Exercise goal: Retype each line of the material exactly, please, skipping any picture in it.

* begin Listed records *

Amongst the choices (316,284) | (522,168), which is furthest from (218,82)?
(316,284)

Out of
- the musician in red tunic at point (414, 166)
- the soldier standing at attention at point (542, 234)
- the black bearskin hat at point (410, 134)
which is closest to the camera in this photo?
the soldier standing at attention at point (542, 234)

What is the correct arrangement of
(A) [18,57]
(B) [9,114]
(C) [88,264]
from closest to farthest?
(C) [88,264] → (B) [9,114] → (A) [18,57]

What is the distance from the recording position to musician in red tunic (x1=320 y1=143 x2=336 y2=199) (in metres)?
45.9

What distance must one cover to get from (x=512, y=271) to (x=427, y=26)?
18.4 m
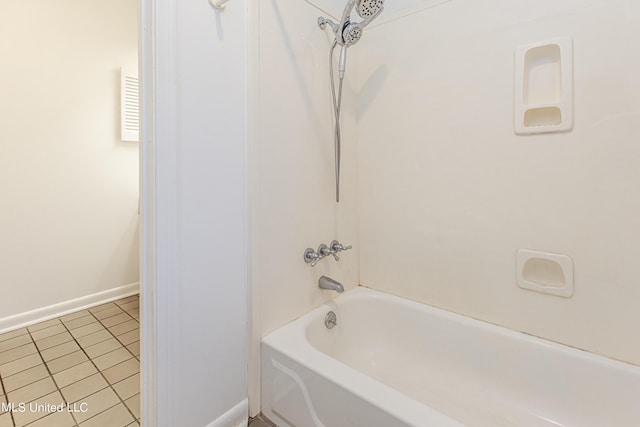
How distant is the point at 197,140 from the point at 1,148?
177 cm

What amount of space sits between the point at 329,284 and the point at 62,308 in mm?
2022

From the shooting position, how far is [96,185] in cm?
220

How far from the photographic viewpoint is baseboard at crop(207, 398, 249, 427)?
110 centimetres

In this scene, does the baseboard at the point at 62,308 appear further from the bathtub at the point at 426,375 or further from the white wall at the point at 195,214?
the bathtub at the point at 426,375

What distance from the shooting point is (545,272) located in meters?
1.20

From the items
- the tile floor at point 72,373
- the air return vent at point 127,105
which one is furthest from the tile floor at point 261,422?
the air return vent at point 127,105

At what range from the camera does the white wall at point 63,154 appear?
72.8 inches

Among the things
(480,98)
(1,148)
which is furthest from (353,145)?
(1,148)

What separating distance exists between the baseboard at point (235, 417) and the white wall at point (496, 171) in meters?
0.88

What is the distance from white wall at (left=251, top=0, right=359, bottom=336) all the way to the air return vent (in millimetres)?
1571

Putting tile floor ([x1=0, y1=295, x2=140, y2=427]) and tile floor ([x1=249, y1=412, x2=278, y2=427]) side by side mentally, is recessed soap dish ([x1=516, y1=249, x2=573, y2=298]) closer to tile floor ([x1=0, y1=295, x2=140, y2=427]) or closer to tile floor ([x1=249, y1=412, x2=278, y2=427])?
tile floor ([x1=249, y1=412, x2=278, y2=427])

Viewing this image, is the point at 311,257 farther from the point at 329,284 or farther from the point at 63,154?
the point at 63,154

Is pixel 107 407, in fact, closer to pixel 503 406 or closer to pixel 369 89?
pixel 503 406

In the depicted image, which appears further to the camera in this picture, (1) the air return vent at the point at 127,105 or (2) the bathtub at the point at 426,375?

* end Listed records *

Output for this exercise:
Amongst the choices (316,284) | (522,168), which is furthest from (218,82)?
(316,284)

Out of
- the musician in red tunic at point (414, 166)
- the soldier standing at attention at point (542, 234)
- the black bearskin hat at point (410, 134)
which is closest to the camera in this photo?
the soldier standing at attention at point (542, 234)

What is the correct arrangement of
(A) [18,57]
(B) [9,114]
(C) [88,264]
from closest to farthest?
(C) [88,264] → (B) [9,114] → (A) [18,57]

What is the distance from the recording position to musician in red tunic (x1=320 y1=143 x2=336 y2=199) (in metres)?
45.9

What distance must one cover to get from (x=512, y=271) to (x=427, y=26)?
18.4 m
How distant is the point at 197,140 from the point at 1,148?
177 cm

What amount of space sits between the point at 329,284 and the point at 62,308 in mm?
2022

From the shooting position, how far is [96,185] in cm?
220

How far from the photographic viewpoint is baseboard at crop(207, 398, 249, 427)?
110 centimetres

In this scene, does the baseboard at the point at 62,308 appear further from the bathtub at the point at 426,375 or further from the white wall at the point at 195,214?
the bathtub at the point at 426,375

What distance from the shooting point is (545,272) located in meters?
1.20

From the items
- the tile floor at point 72,373
- the air return vent at point 127,105
which one is furthest from the tile floor at point 261,422?
the air return vent at point 127,105

At what range from the camera does the white wall at point 63,154 appear?
72.8 inches

Among the things
(480,98)
(1,148)
which is furthest from (353,145)?
(1,148)

What separating distance exists between the baseboard at point (235, 417) and the white wall at point (496, 171) in meters?
0.88

What is the distance from white wall at (left=251, top=0, right=359, bottom=336) all the way to the air return vent (in millimetres)?
1571

Putting tile floor ([x1=0, y1=295, x2=140, y2=427]) and tile floor ([x1=249, y1=412, x2=278, y2=427]) side by side mentally, is recessed soap dish ([x1=516, y1=249, x2=573, y2=298]) closer to tile floor ([x1=0, y1=295, x2=140, y2=427]) or closer to tile floor ([x1=249, y1=412, x2=278, y2=427])?
tile floor ([x1=249, y1=412, x2=278, y2=427])

Viewing this image, is the point at 311,257 farther from the point at 329,284 or farther from the point at 63,154?
the point at 63,154

Is pixel 107 407, in fact, closer to pixel 503 406 or closer to pixel 369 89?
pixel 503 406

In the depicted image, which appears further to the camera in this picture, (1) the air return vent at the point at 127,105 or (2) the bathtub at the point at 426,375?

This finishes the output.